• PROBLEM REQUIREMENTS: Each entry here needs to be given again exactly.

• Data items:
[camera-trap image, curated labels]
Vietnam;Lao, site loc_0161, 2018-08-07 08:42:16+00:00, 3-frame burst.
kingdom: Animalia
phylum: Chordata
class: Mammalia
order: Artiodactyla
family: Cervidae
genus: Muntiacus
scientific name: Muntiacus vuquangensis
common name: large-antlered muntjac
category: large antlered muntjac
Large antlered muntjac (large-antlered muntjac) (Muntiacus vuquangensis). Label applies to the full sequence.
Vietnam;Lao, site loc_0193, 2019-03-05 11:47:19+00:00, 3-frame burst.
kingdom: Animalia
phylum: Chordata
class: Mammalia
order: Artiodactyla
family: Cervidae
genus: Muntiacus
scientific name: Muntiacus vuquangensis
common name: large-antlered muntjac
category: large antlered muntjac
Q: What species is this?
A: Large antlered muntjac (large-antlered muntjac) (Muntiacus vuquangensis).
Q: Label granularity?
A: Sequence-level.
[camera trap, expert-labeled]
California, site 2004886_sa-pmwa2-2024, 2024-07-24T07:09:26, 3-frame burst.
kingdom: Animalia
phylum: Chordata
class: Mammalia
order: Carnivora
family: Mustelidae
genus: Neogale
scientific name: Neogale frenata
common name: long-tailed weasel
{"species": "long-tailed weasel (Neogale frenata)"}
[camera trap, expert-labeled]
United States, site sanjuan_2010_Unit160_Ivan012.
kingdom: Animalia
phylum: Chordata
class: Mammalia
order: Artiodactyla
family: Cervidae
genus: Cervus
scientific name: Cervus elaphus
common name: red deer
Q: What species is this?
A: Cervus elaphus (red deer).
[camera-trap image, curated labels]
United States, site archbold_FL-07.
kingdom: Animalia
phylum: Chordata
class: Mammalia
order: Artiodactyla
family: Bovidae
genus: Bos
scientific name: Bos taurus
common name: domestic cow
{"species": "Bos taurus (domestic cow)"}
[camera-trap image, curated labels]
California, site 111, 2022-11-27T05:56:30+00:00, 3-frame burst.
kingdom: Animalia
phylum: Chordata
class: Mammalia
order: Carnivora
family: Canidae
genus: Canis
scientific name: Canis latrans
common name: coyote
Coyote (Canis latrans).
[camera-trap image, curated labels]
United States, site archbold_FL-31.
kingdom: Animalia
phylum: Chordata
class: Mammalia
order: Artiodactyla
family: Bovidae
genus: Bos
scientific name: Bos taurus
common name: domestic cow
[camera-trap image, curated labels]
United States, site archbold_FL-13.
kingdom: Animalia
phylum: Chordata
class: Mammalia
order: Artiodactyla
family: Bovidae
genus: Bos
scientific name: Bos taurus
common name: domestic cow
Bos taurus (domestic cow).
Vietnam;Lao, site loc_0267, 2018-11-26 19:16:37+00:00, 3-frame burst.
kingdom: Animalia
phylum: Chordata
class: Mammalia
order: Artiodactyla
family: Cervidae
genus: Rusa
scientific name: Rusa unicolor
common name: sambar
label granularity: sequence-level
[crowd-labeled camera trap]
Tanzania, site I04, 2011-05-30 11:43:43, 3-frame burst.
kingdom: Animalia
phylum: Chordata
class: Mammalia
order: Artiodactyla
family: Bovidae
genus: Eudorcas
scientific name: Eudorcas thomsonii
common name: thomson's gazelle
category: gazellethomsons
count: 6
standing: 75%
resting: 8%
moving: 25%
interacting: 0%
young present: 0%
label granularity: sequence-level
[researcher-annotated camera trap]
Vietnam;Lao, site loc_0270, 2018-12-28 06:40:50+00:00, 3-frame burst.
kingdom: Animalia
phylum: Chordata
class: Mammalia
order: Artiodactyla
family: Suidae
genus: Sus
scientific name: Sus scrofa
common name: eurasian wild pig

• TASK ANSWER:
[camera-trap image, curated labels]
Vietnam;Lao, site loc_0161, 2018-08-07 08:42:16+00:00, 3-frame burst.
kingdom: Animalia
phylum: Chordata
class: Mammalia
order: Artiodactyla
family: Cervidae
genus: Muntiacus
scientific name: Muntiacus vuquangensis
common name: large-antlered muntjac
category: large antlered muntjac
Large antlered muntjac (large-antlered muntjac) (Muntiacus vuquangensis). Label applies to the full sequence.
Vietnam;Lao, site loc_0193, 2019-03-05 11:47:19+00:00, 3-frame burst.
kingdom: Animalia
phylum: Chordata
class: Mammalia
order: Artiodactyla
family: Cervidae
genus: Muntiacus
scientific name: Muntiacus vuquangensis
common name: large-antlered muntjac
category: large antlered muntjac
Q: What species is this?
A: Large antlered muntjac (large-antlered muntjac) (Muntiacus vuquangensis).
Q: Label granularity?
A: Sequence-level.
[camera trap, expert-labeled]
California, site 2004886_sa-pmwa2-2024, 2024-07-24T07:09:26, 3-frame burst.
kingdom: Animalia
phylum: Chordata
class: Mammalia
order: Carnivora
family: Mustelidae
genus: Neogale
scientific name: Neogale frenata
common name: long-tailed weasel
{"species": "long-tailed weasel (Neogale frenata)"}
[camera trap, expert-labeled]
United States, site sanjuan_2010_Unit160_Ivan012.
kingdom: Animalia
phylum: Chordata
class: Mammalia
order: Artiodactyla
family: Cervidae
genus: Cervus
scientific name: Cervus elaphus
common name: red deer
Q: What species is this?
A: Cervus elaphus (red deer).
[camera-trap image, curated labels]
United States, site archbold_FL-07.
kingdom: Animalia
phylum: Chordata
class: Mammalia
order: Artiodactyla
family: Bovidae
genus: Bos
scientific name: Bos taurus
common name: domestic cow
{"species": "Bos taurus (domestic cow)"}
[camera-trap image, curated labels]
California, site 111, 2022-11-27T05:56:30+00:00, 3-frame burst.
kingdom: Animalia
phylum: Chordata
class: Mammalia
order: Carnivora
family: Canidae
genus: Canis
scientific name: Canis latrans
common name: coyote
Coyote (Canis latrans).
[camera-trap image, curated labels]
United States, site archbold_FL-31.
kingdom: Animalia
phylum: Chordata
class: Mammalia
order: Artiodactyla
family: Bovidae
genus: Bos
scientific name: Bos taurus
common name: domestic cow
[camera-trap image, curated labels]
United States, site archbold_FL-13.
kingdom: Animalia
phylum: Chordata
class: Mammalia
order: Artiodactyla
family: Bovidae
genus: Bos
scientific name: Bos taurus
common name: domestic cow
Bos taurus (domestic cow).
Vietnam;Lao, site loc_0267, 2018-11-26 19:16:37+00:00, 3-frame burst.
kingdom: Animalia
phylum: Chordata
class: Mammalia
order: Artiodactyla
family: Cervidae
genus: Rusa
scientific name: Rusa unicolor
common name: sambar
label granularity: sequence-level
[crowd-labeled camera trap]
Tanzania, site I04, 2011-05-30 11:43:43, 3-frame burst.
kingdom: Animalia
phylum: Chordata
class: Mammalia
order: Artiodactyla
family: Bovidae
genus: Eudorcas
scientific name: Eudorcas thomsonii
common name: thomson's gazelle
category: gazellethomsons
count: 6
standing: 75%
resting: 8%
moving: 25%
interacting: 0%
young present: 0%
label granularity: sequence-level
[researcher-annotated camera trap]
Vietnam;Lao, site loc_0270, 2018-12-28 06:40:50+00:00, 3-frame burst.
kingdom: Animalia
phylum: Chordata
class: Mammalia
order: Artiodactyla
family: Suidae
genus: Sus
scientific name: Sus scrofa
common name: eurasian wild pig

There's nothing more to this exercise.